Moonshine Booze “Pandemonio”, recensione

Quindici tracce cariche di sensazione alternative, qui racchiuse in un packaging digipack all’interno del quale si cela la profondità vocale di Andrea Capuano, pronto a giocare con sentimenti Blues e Hard Rock, vertici di un insieme di composizioni pronte a ricreare un “Pandemonio” emozionale.

Nato in Abruzzo nel vicino 2014, il progetto Mooshine Booze sembra voler portare nell’area mediterranea decise sensazioni d’oltreoceano, animate da riuscite partiture, da cui fioriscono immediati consensi. Infatti, pur perseguendo linee catchy, il power trio alimenta le proprie sonorità, privandosi della banalità e, per rendermene conto, vi basterà ascoltare le aperture di The tide e gli spiriti retrò di Too many questions.

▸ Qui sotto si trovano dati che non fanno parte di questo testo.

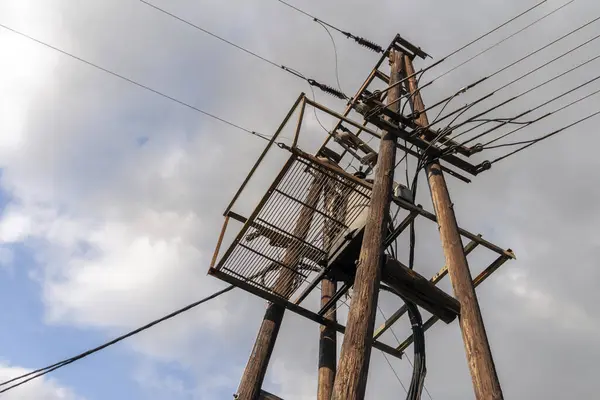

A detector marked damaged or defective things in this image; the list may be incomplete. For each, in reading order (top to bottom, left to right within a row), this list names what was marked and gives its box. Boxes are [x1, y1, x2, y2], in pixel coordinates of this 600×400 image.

rusted steel frame [223, 94, 302, 217]
rusted steel frame [292, 95, 308, 148]
rusted steel frame [302, 99, 472, 182]
rusted steel frame [211, 216, 230, 268]
rusted steel frame [212, 156, 296, 276]
rusted steel frame [274, 188, 344, 228]
rusted steel frame [384, 211, 418, 248]
rusted steel frame [392, 197, 512, 260]
rusted steel frame [210, 268, 404, 360]
rusted steel frame [318, 282, 352, 318]
rusted steel frame [372, 239, 480, 340]
rusted steel frame [396, 255, 512, 352]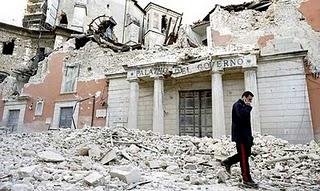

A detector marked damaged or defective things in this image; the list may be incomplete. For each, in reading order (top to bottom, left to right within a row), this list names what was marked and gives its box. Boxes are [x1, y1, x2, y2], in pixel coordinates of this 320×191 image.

damaged building [0, 0, 318, 145]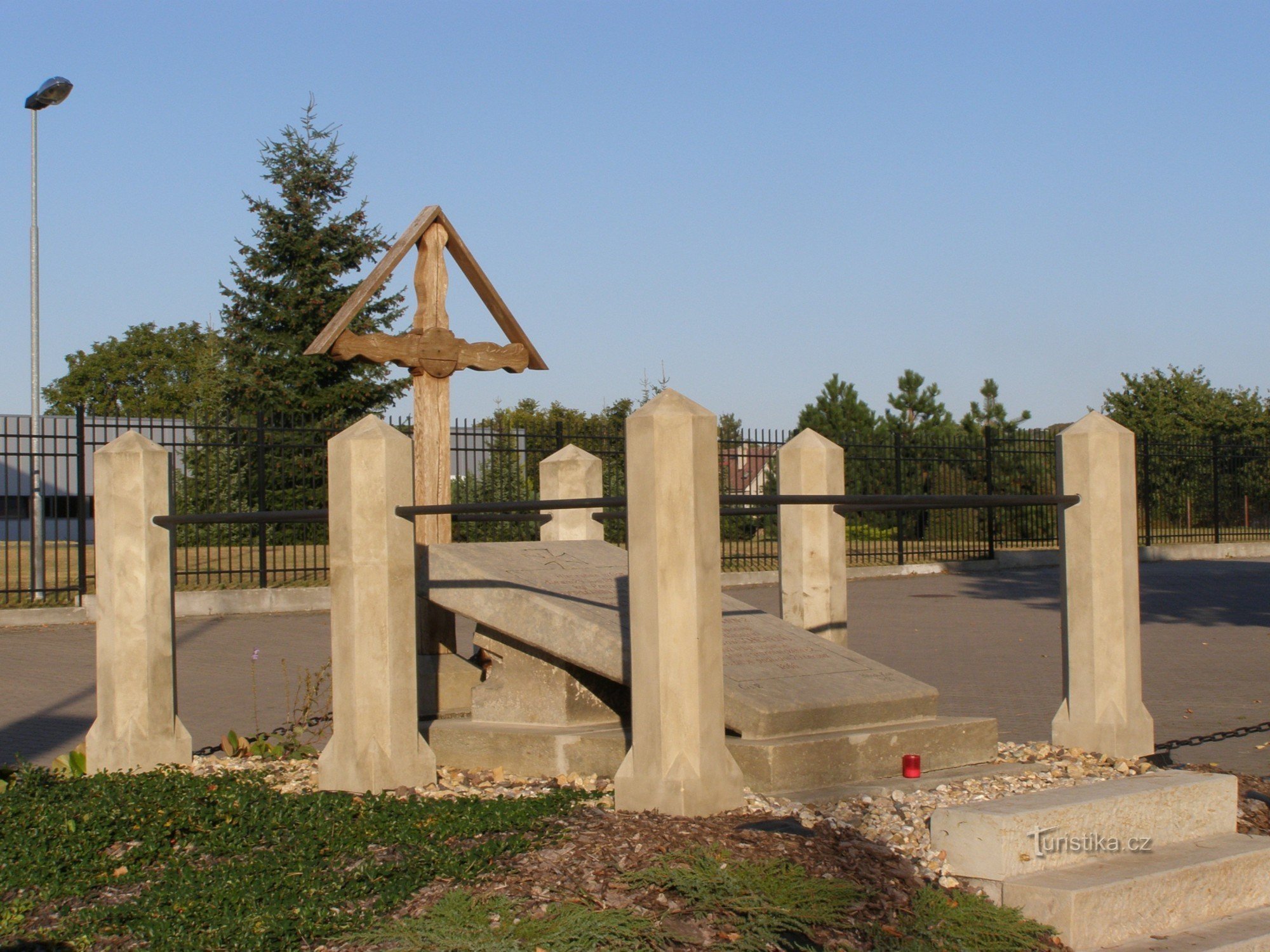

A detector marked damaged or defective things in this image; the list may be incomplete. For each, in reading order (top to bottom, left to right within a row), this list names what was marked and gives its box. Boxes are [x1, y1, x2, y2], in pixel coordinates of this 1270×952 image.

rusty metal chain [192, 716, 333, 762]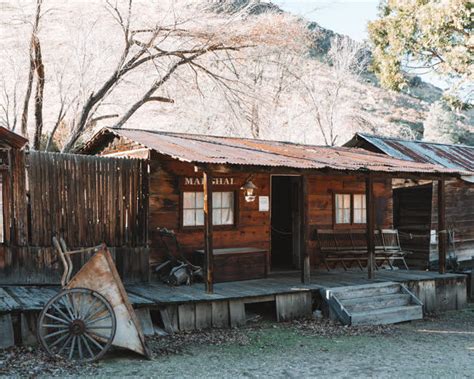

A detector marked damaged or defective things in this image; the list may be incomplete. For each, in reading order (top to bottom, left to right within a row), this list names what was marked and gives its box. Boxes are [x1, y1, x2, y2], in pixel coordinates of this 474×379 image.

La tracklist disegnata da sguardi differenziati, macina spostamenti temporali, riuscendo a rinverdire con What if il battere del fine anni ’60, per poi virare verso le polveri di Crazy again, curioso e cadenzato sound che si pone tra il folk danzante e il mondo Western, pronto a regalare reminiscenze Ben Harper con Trouble Man.

 

 

 

 

A dare piacevolezza all’attitudine della band sono inoltre l’anima Blues di The Spoiled Princess e gli stralci di Ponderosa, posta ai bordi di un Messico in levare.

L’album, come dimostrano i movimenti di Right The Ship Jack, sembra vestirsi di una riuscita originalità, posta al servizio di un disco ricco di sensazioni, impreziosito da una cura estetica in grado di parlare con l’ascoltatore attraverso un’accorta e stravagante visionarietà.

Tra le tracce a mio avviso più interessanti sento il dovere di citare Seeing Me In Trouble, in cui i sentori Spirit in the sky paiano in grado di portarci altrove; proprio in quell’altrove in cui la band vuole trainarci. Sul medesimo orizzonte  ritroviamo, infine, il rock sporco e deformato ogni Beyond The Moonlight, che merita un plauso convinto.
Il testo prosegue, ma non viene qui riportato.